A Bad Dream
Wednesday 12 September (1923): I had a most horrible dream. By a certain poetic justice it turned on the idea which Jenkin and I were going to use in our shocker play: namely that of a scientist discovering how to keep consciousness and some motor nerves alive in a corpse, at the same time arresting decay, so that you really had an immortal deadman. I dreamed that the horrible thing was sent to us--in a coffin of course--to take care of.
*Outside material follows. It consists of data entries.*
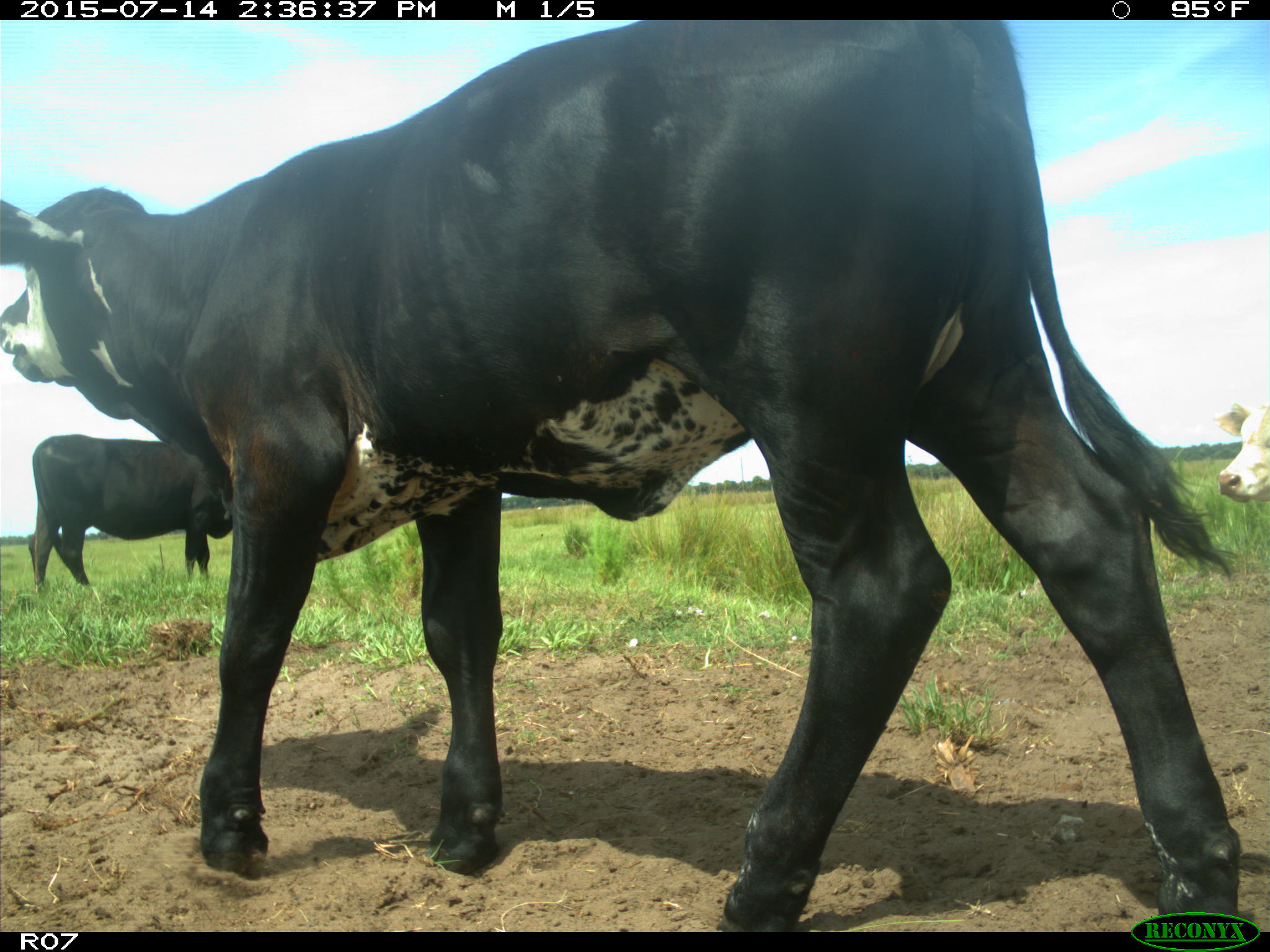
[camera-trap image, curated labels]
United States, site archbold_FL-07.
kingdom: Animalia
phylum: Chordata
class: Mammalia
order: Artiodactyla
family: Bovidae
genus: Bos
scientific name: Bos taurus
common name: domestic cow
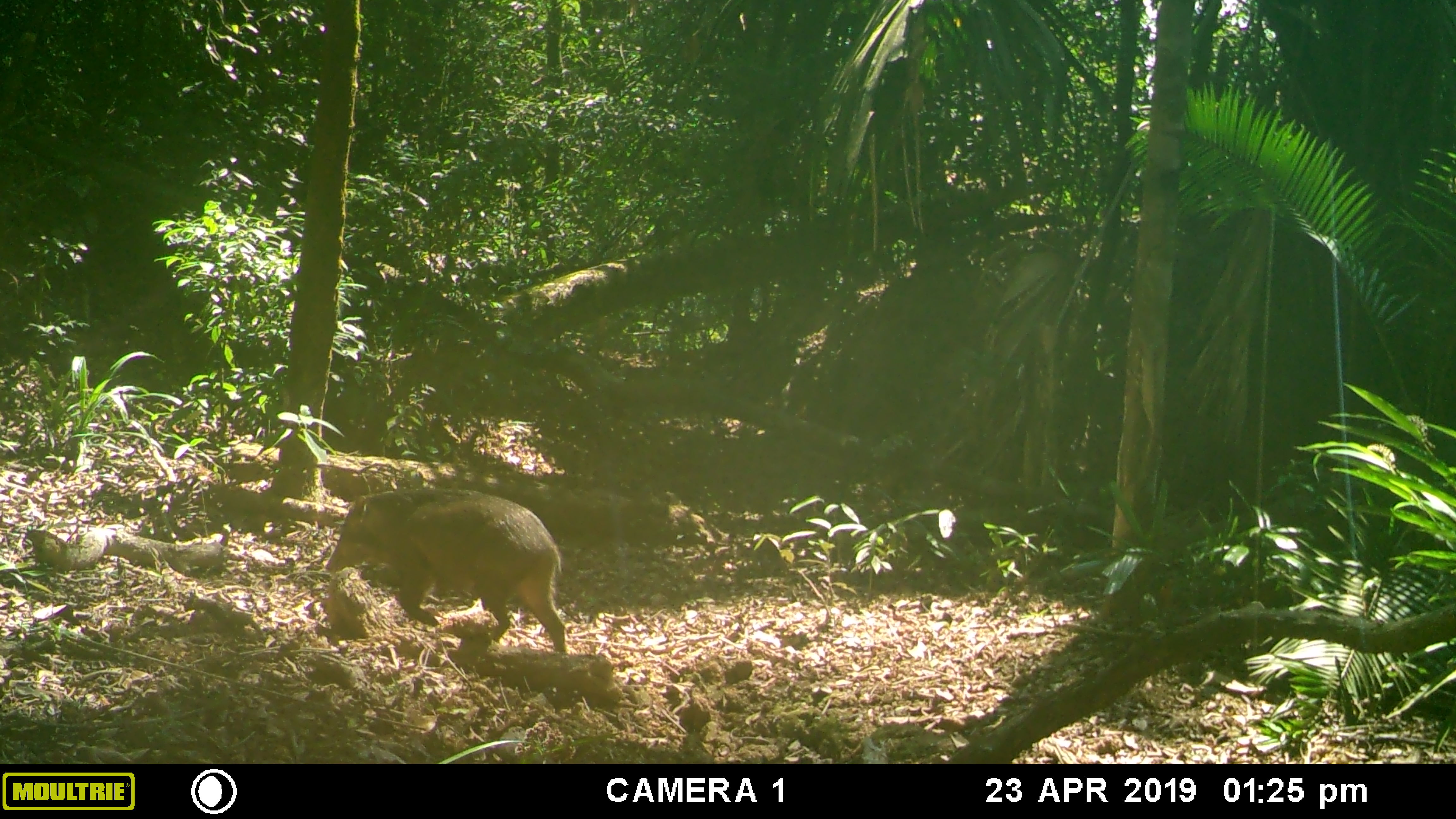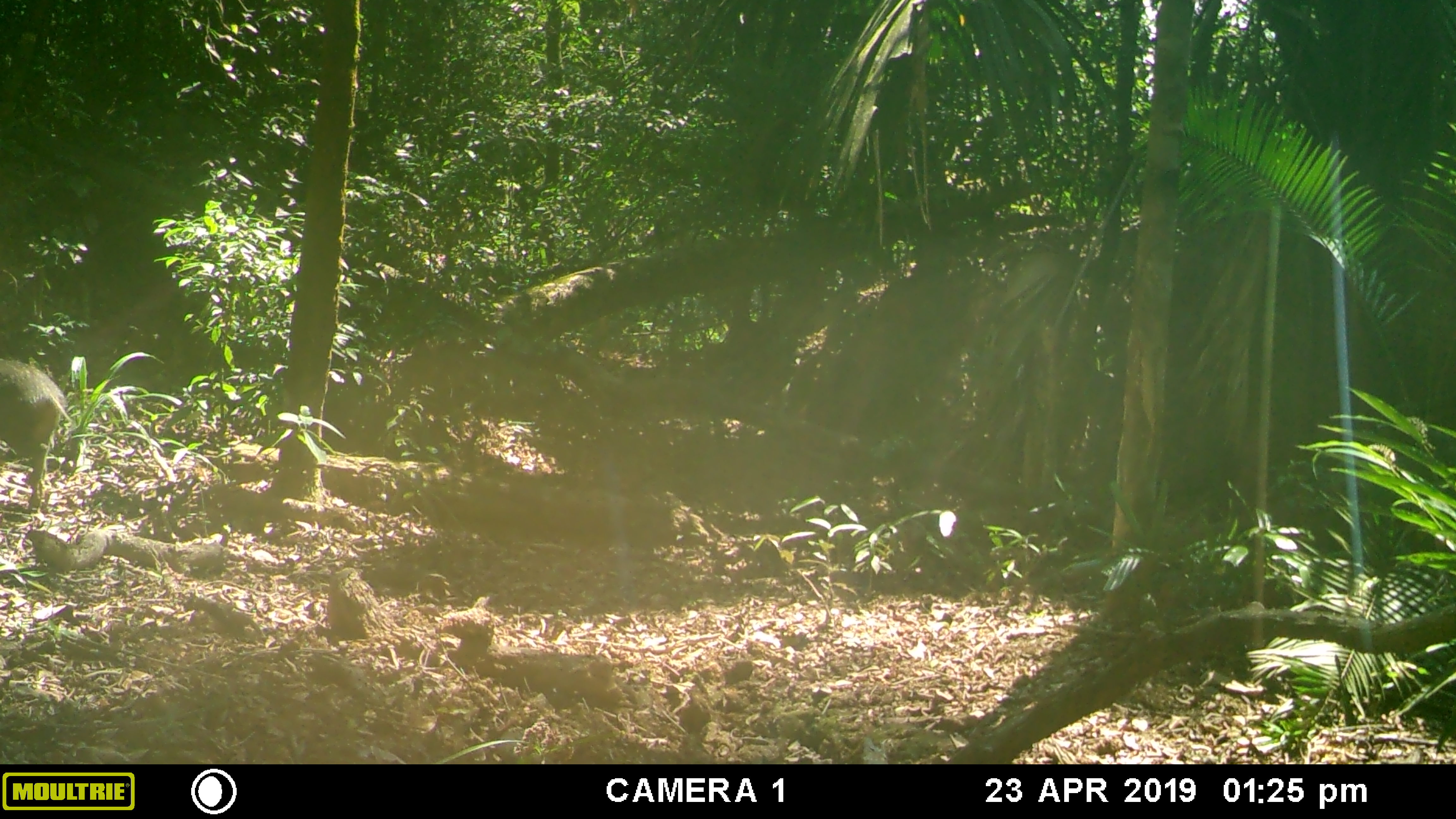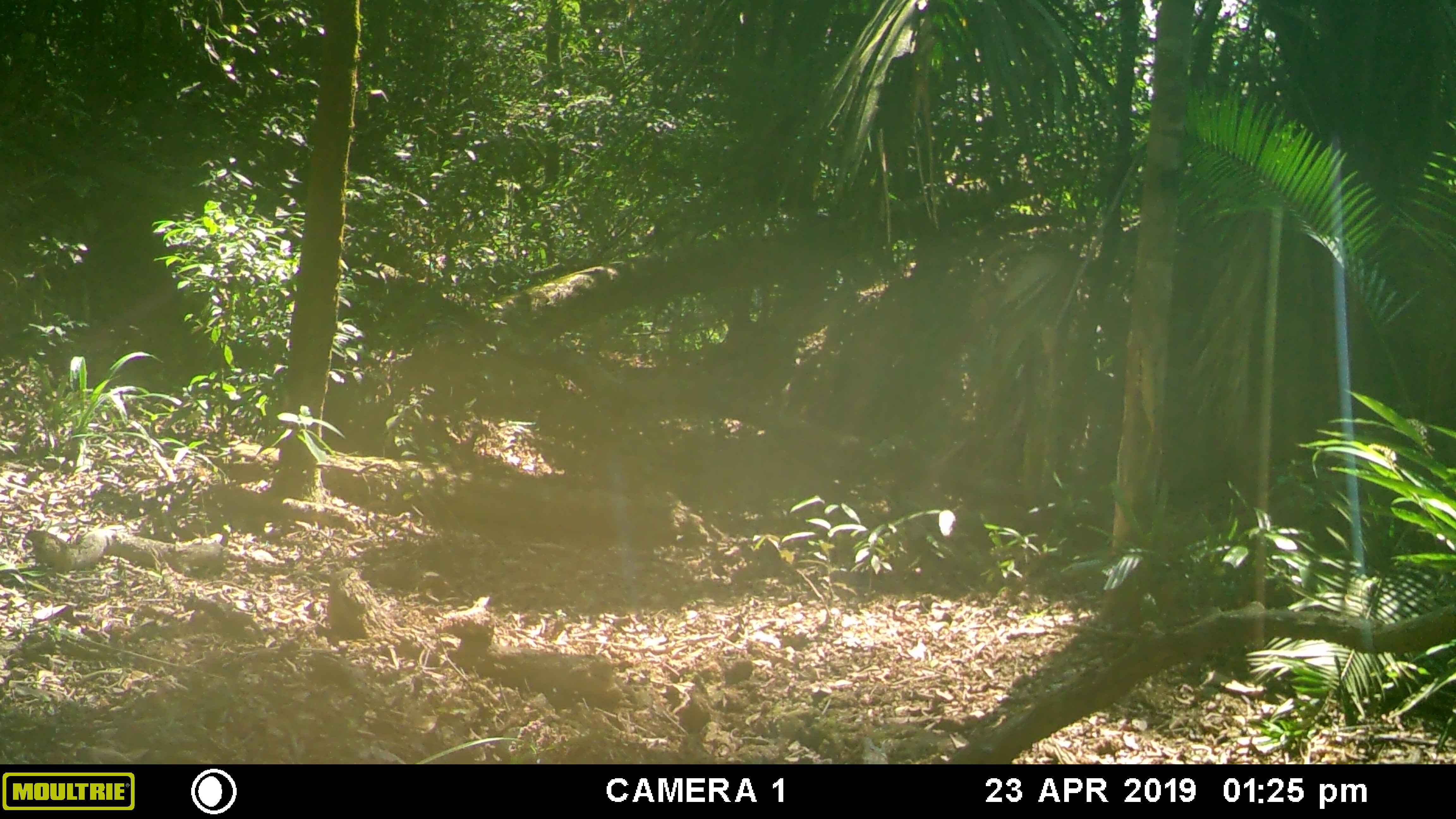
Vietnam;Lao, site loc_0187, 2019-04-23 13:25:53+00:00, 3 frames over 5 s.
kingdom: Animalia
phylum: Chordata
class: Mammalia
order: Artiodactyla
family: Suidae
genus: Sus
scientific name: Sus scrofa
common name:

D and Maureen* both came into the dream and it was perfectly ordinary and as vivid as life. Finally the thing escaped and I fancy ran amuck. It pursued me into a lift in the Tube in London. I got away all right but the liftman had seen it and was terribly frighted and, when I saw how he was behaving, I said to myself, "There's going to be an accident in this lift." Just at that moment I noticed the window by my bed and found myself awake.
I had a moment of intense relief but found myself hopelessly rattled and as nervous as a child. I found I had no matches. Groped my way to those on the landing, lit my candle, went downstairs and returned with a pipe and a book. My head was very bad. [...] I thought at first that this was a good example of the falsity of the rule given by L.P. Jacks that authors never dream about their own inventions: but on second thoughts I am not sure that the idea of the play did not originate in another dream I had some years ago -- unless the whole thing comes from Edgar Allen Poe...
~C.S. Lewis, All My Road Before Me: The Diary of C.S. Lewis 1922 - 1927, (1991)
*Mrs. Moore and her daughter
2 Comment(s):
His diary is very interesting to me. You can see the story seeds for some of his later works--this story idea is of course fully "fleshed-out" in That Hideous Strength.
I don't have my Poe handy but he may be thinking of the story where the protagonist mesmerised a man on the point of death and he kind of stayed alive for months. It was horrible, of course.